District Judge Huw Edwards heard how McDonald had spent several months in hospital, including time in intensive care, with serious injuries and fractures to her back and legs.

Tragically her mother 56-year-old Christine McDonald hanged herself in her cell at Styal Prison the day after her daughter’s fall the judge was told.
McDonald admitted the breach.

The judge told her: “I have to be satisfied that it would not be just to activate your suspended jail term. And from I have been told I think it would not be right to send you to prison. However,

I will increase the length of suspended sentence from one year to 18 months.”Patrick Nelligan, defending, said: “Previously Kirsty’s extended family did not want anything to do with her

because of her lifestyle.“However since she has come out of hospital drug free and a changed person an aunt has taken her in. She knows if she relapses she will not be able to stay with the aunt. She was badly injured and lost her mother in tragic circumstances.”

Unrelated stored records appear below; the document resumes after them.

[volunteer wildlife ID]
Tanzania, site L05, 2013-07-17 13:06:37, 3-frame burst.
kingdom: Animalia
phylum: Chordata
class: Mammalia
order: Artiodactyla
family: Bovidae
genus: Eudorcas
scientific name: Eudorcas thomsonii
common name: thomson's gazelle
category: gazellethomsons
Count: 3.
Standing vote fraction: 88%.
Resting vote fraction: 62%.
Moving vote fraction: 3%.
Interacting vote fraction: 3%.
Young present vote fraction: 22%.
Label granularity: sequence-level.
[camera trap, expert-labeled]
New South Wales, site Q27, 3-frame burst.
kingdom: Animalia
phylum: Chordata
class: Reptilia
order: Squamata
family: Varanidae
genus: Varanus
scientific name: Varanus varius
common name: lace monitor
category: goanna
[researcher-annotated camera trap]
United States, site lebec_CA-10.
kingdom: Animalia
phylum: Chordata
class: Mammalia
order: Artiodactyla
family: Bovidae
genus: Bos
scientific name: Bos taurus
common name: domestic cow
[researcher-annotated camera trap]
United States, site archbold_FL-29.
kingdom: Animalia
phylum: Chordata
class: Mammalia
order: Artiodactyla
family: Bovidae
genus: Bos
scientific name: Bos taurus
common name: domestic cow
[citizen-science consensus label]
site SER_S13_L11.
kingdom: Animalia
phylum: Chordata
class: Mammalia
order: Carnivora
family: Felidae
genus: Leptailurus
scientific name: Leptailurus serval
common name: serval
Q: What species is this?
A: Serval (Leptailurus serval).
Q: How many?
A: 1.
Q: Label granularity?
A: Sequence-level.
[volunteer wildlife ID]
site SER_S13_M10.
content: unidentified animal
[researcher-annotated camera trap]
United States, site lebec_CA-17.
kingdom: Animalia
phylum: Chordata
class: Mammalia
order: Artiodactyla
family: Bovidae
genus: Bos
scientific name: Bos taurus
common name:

Christopher Hercus, 29, fraud

A benefit cheat illegally claimed thousands of pounds from the public purse when he failed to reveal his health had improved.

Christopher Hercus suffered from a bone wasting disease and was receiving Personal Independence Payment (PIP) – previously known as Disabled Living Allowance.

But his physical condition improved to such an extent he got a job as a care worker at a Blackpool care home and did not alert the benefit authorities.

Hercus, 29, of Torsway Avenue, Layton, pleaded guilty to knowingly failing to notify a change in circumstances.

He was sentenced to a 12 months community order with up to 30 days rehabilitation to be supervised by the probation service, ordered to do 100 hours unpaid work for the community and told to pay £85 costs with £85 victims’ surcharge.

Prosecutor, Alex Mann, said Hercus illegally claimed £6,326 in PIP between June 2017 and August 2018 by failing to tell the Department of Work and Pensions his physical condition had improved.

Hercus’s claim for PIP in 2015 had been lawful at the start as he had severe limited mobility and physical needs.

The prosecutor said: “His condition obviously improved enough to allow him to get employment. He worked at the Annacliffe Care Home.

This employment was of such a nature he must have had quite an improvement in his physical capability.”

Steven Townley, defending, said his client had been born with a bone wasting disease and had medication to manage his pain.

Hercus was waiting for a hip replacement operation but he was bored at home.

He was managing his pain with the medication and got a job at the care home.

When it was time to renew his claim for benefits Hercus’s girlfriend filled in the forms.

She believed the situation was the same as he was still on pain medication and awaiting a hip operation.